With simultaneous use of memantine may cause a decrease in the concentration of hydrochlorothiazide in the serum.

With simultaneous use with Warfarin  and other indirect anticoagulants require careful monitoring of prothrombin time and international normalized ratio.

 Overdose

• Symptoms: dizziness, tremor, drowsiness, dullness, agitation, stupor, convulsions, aggression, hallucinations, gait imbalance, vomiting, diarrhea.
• Treatment: gastric lavage, taking activated charcoal; if necessary, conduct symptomatic therapy. There is no specific antidote. Removal of the drug can be accelerated by acidifying the urine.

Dosage and Administration

The drug should be taken orally, regardless of the meal.

• During the first week, the daily dose is 5 mg (in the morning).
• In the second week, the daily dose is 10 mg (5 mg 2 times a day).
• During the third week, the daily dose is 15 mg per day (10 mg in the morning and 5 mg in the evening).
• From the fourth week, the daily dose is 20 mg per day.

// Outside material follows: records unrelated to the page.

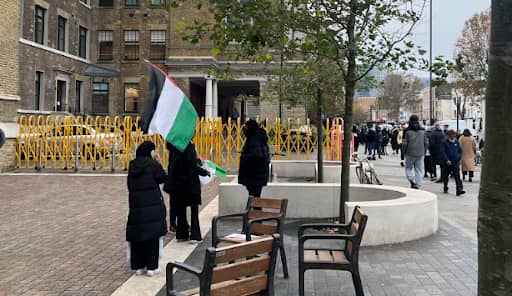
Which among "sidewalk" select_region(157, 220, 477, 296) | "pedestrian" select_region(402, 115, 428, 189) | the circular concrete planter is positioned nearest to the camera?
"sidewalk" select_region(157, 220, 477, 296)

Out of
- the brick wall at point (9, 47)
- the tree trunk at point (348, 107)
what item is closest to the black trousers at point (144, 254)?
the tree trunk at point (348, 107)

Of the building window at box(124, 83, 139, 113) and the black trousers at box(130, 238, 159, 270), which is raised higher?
the building window at box(124, 83, 139, 113)

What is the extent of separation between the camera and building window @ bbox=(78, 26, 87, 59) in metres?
34.2

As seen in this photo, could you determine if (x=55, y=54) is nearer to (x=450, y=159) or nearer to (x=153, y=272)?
(x=450, y=159)

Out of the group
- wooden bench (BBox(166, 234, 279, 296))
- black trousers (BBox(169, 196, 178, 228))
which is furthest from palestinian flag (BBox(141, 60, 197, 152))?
wooden bench (BBox(166, 234, 279, 296))

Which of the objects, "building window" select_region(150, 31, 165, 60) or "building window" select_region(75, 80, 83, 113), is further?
"building window" select_region(150, 31, 165, 60)

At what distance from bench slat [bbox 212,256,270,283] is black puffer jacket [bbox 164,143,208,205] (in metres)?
3.46

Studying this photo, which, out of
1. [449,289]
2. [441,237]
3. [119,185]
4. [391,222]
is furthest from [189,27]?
[119,185]

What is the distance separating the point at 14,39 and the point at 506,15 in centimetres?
1804

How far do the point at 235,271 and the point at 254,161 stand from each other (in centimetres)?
421

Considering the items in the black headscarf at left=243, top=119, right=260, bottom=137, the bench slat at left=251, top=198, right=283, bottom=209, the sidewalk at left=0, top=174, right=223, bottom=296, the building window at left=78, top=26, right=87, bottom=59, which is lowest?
the sidewalk at left=0, top=174, right=223, bottom=296

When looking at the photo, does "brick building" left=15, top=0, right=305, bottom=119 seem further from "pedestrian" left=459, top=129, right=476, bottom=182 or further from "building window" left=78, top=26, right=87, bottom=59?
"pedestrian" left=459, top=129, right=476, bottom=182

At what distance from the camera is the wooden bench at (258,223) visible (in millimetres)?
5469

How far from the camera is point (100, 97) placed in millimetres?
35188
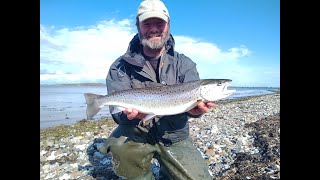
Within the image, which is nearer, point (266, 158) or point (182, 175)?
point (182, 175)

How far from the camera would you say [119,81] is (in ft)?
17.2

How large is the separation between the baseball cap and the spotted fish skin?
1.31 m

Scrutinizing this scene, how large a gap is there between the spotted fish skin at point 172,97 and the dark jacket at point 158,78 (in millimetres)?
376

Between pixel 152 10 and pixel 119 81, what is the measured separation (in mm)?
1316

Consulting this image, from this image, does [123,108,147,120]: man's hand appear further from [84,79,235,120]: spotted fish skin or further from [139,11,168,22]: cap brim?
[139,11,168,22]: cap brim

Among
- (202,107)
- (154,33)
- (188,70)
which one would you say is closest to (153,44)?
(154,33)

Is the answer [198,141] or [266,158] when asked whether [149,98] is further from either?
[198,141]

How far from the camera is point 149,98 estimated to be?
4781mm

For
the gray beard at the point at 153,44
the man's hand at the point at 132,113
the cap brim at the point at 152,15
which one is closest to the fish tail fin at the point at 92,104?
the man's hand at the point at 132,113

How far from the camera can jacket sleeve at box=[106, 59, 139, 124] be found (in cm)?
518

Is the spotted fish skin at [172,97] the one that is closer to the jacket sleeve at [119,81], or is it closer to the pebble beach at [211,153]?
the jacket sleeve at [119,81]

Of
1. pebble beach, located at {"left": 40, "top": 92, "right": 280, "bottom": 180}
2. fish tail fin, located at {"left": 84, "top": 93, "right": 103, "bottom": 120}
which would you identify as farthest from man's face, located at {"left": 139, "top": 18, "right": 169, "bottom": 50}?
pebble beach, located at {"left": 40, "top": 92, "right": 280, "bottom": 180}
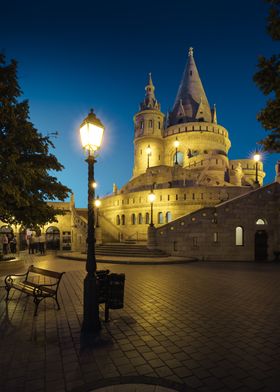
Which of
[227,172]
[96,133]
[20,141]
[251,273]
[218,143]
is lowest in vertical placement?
[251,273]

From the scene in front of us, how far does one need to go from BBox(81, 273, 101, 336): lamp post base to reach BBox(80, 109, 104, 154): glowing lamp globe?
10.5ft

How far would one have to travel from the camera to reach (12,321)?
20.9ft

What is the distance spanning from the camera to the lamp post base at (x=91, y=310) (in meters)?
5.71

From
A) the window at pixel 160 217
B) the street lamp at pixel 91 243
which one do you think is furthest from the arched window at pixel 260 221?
the street lamp at pixel 91 243

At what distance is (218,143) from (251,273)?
45984 millimetres

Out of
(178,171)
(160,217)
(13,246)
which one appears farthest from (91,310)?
(178,171)

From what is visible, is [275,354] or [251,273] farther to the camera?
[251,273]

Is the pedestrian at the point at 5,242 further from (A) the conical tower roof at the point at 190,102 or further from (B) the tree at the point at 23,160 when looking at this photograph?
(A) the conical tower roof at the point at 190,102

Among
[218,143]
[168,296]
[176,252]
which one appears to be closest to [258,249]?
[176,252]

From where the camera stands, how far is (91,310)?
577cm

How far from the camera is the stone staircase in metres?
19.4

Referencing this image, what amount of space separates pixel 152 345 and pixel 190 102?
2385 inches

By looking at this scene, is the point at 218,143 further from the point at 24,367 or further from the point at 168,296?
the point at 24,367

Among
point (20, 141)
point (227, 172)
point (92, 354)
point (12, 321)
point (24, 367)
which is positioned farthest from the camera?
point (227, 172)
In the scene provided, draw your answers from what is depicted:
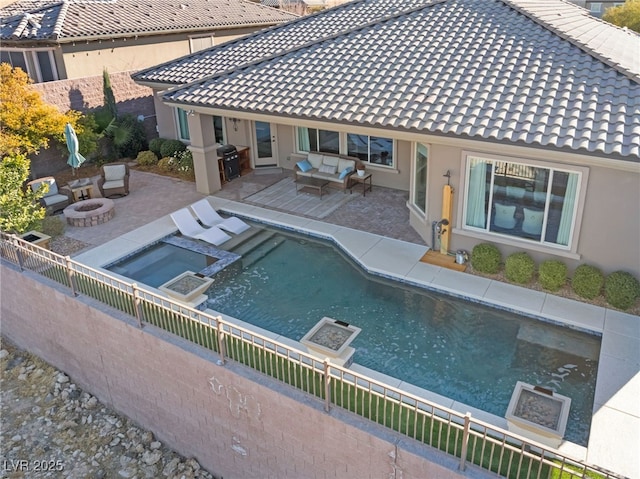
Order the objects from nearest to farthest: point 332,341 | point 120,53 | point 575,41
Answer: point 332,341, point 575,41, point 120,53

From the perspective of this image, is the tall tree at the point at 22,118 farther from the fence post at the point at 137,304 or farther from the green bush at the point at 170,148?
the fence post at the point at 137,304

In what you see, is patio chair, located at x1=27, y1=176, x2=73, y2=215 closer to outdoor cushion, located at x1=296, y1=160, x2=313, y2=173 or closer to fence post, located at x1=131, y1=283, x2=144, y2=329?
outdoor cushion, located at x1=296, y1=160, x2=313, y2=173

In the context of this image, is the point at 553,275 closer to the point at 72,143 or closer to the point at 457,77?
the point at 457,77

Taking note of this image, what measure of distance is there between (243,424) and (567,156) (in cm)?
787

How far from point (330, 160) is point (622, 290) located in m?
9.81

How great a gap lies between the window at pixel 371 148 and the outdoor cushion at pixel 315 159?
1.04 m

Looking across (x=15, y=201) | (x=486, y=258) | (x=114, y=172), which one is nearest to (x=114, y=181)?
(x=114, y=172)

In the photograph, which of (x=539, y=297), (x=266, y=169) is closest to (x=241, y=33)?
(x=266, y=169)

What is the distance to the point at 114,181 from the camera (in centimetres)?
1734

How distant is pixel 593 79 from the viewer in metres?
10.9

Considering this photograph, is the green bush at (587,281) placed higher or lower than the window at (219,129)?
lower

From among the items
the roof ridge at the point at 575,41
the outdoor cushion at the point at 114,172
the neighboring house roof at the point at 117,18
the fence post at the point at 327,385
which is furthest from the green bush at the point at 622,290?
the neighboring house roof at the point at 117,18

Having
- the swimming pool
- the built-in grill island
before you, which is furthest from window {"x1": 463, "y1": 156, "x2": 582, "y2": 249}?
the built-in grill island

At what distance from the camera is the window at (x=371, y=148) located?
16.9 m
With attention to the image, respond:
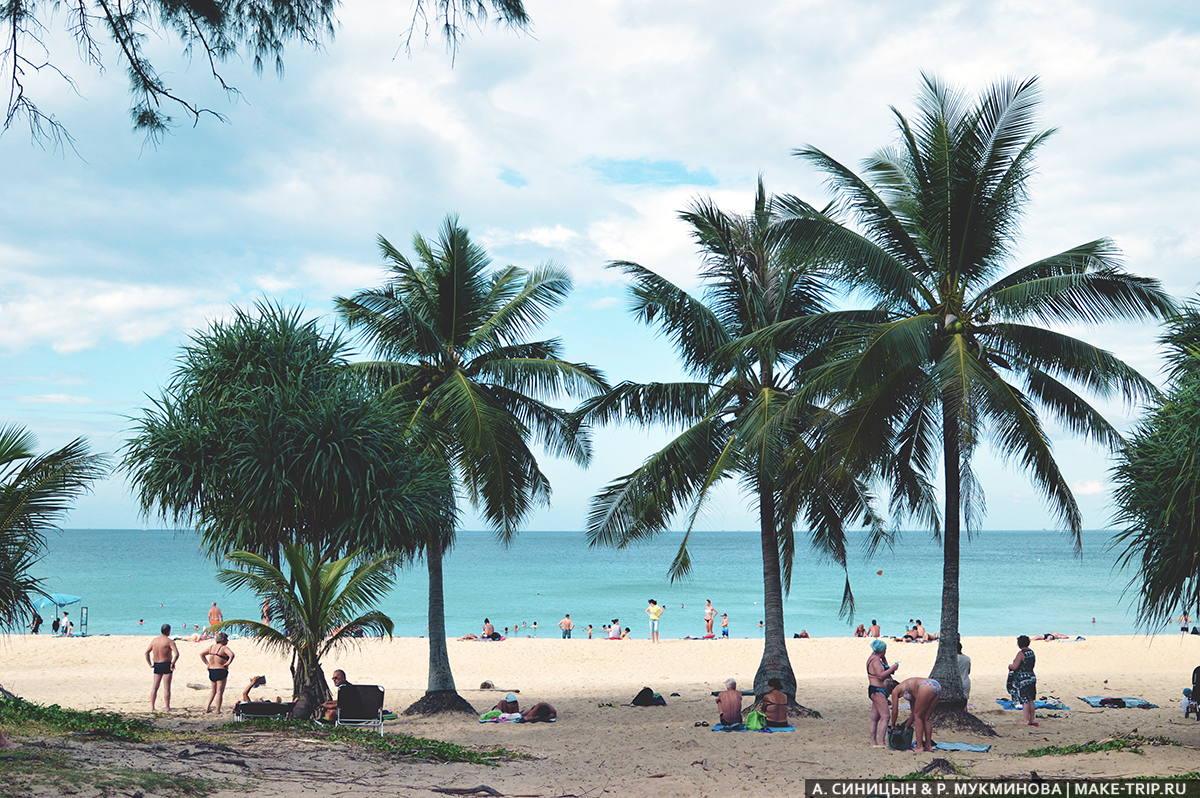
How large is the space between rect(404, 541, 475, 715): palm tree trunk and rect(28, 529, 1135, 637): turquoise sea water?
40.9 feet

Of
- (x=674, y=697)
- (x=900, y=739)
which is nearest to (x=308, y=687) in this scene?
(x=674, y=697)

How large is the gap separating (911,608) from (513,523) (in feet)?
158

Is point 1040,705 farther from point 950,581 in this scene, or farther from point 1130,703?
point 950,581

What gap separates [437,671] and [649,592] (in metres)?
55.7

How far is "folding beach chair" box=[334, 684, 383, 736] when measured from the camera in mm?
13406

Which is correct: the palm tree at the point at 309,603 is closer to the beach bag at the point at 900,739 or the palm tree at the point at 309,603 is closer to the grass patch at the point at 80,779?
the grass patch at the point at 80,779

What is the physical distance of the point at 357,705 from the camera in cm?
1346

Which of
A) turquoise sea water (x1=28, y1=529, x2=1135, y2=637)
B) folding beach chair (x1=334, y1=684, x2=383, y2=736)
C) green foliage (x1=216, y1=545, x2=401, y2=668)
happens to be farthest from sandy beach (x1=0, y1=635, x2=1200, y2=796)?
turquoise sea water (x1=28, y1=529, x2=1135, y2=637)

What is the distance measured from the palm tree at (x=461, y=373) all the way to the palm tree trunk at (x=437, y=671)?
0.02 meters

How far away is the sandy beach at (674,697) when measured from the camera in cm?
1031

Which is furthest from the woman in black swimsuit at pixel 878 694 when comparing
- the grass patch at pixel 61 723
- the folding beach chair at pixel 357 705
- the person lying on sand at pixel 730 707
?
the grass patch at pixel 61 723

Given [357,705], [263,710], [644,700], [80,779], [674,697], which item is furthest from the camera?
[674,697]

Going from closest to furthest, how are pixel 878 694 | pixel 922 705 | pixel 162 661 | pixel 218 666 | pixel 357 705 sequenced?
pixel 922 705, pixel 878 694, pixel 357 705, pixel 218 666, pixel 162 661

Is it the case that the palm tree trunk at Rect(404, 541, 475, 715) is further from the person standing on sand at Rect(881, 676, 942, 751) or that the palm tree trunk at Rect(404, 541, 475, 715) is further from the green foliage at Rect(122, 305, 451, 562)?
the person standing on sand at Rect(881, 676, 942, 751)
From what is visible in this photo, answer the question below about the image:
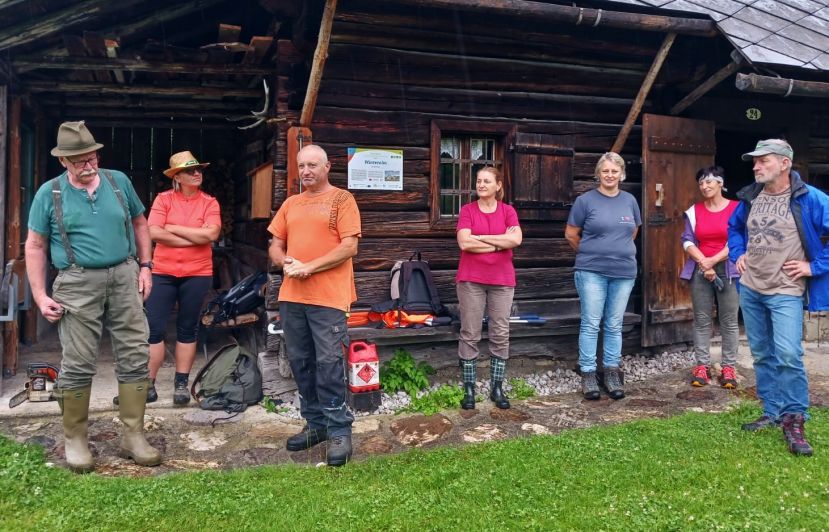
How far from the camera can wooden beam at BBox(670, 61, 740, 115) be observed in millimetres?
5736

The maximum daily dose of 20 mg per day.

Dose adjustment in elderly patients (over 65 years) is not required.

With moderate renal failure (creatinine clearance 50-80 ml / min), dose adjustment is usually not required.

With creatinine clearance of 30-49 ml / min, the daily dose initially does not exceed 10 mg, then after 7 days, provided the patient is well tolerated, the dose can be increased up to 20 mg.

In severe renal insufficiency (creatinine clearance 5-29 ml / min) the daily dose should not exceed 10 mg.

With mild and moderate liver failure (class A and B according to Child-Pugh classification), dose adjustment is not required.

With alkaline urine, more careful monitoring of these patients is required due to slower removal of memantine.

Care should be taken when driving and performing work that require high concentration of attention.

Storage conditions

Store at a temperature not exceeding 25 ° C.